Described intensity modulation is the superposition modulated structure, be that the superposition modulated structure adopts one or two light-splitting device and two Digital Micromirror Device or three Digital Micromirror Device combinations, the light that sends from ultraviolet source is behind beam-expanding collimation device beam-expanding collimation, the light beam that is divided into corresponding way by light-splitting device, vertical irradiation is on the minute surface of each Digital Micromirror Device respectively, and the size of reflective light intensity is modulated in the micro mirror deflection of computer control Digital Micromirror Device; The Guang Yuanlu that reflects under micro mirror maintenance and the incident light plumbness turns back to light-splitting device, by light-splitting device synthetic back output.

The present invention has set up the light modulating device on the basis of ultraviolet source, beam-expanding collimation device, final minification projection compound lens, spatial filter, substrate, two-dimentional accurate exposure stage and computing machine, this light modulating device adopts Digital Micromirror Device as the spatial light modulation device, and adopt a Digital Micromirror Device or two to three Digital Micromirror Device to make up, by the intensity modulation method, the segmentation of realization intensity modulation, be equivalent to the expansion of single digital micro mirror element GTG, realize the high resolution photolithographic exposure.Can be divided into secondary modulation structure and superposition modulated structure by the light-struck precedence of incident between each Digital Micromirror Device of the present invention, wherein secondary modulation structure adopts two Digital Micromirror Device and an arrangement of mirrors, and the superposition modulated structure adopts one or two light-splitting device and two Digital Micromirror Device or three Digital Micromirror Device combinations.

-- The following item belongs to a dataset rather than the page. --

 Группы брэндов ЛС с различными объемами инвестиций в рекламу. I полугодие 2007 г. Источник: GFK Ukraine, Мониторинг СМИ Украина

The GTG expansion of secondary modulation structure of the present invention is calculated: two Digital Micromirror Device can modulate 256 grades of light intensity respectively, then through inciding light intensity on the second digit micro mirror element after 256 grades of GTG intensity modulation of first digit micro mirror element, can realize 256 grades of modulation again, minimax inter-stage energy difference can reach 65535 times, is equivalent to incident intensity is realized 65535 GTG modulation.The GTG expansion computing formula of superposition modulated structure: in the multiple digital micro mirror element overlaying structure, utilize the reflection stack of a plurality of Digital Micromirror Device, can realize that equivalent GTG expansion exponent number is 256/m, m is the incident intensity beam split number percent of the more weak way word micro mirror element of intensity wherein.Reduce beam split number percent, can realize the high gray expansion equally.Secondary modulation structure and superposition modulated structure can realize high multiple GTG expansion, and the modulation range and the fineness of exposure light source increase greatly, can be used for the processing of hyperfine complex surface embossment structure mask.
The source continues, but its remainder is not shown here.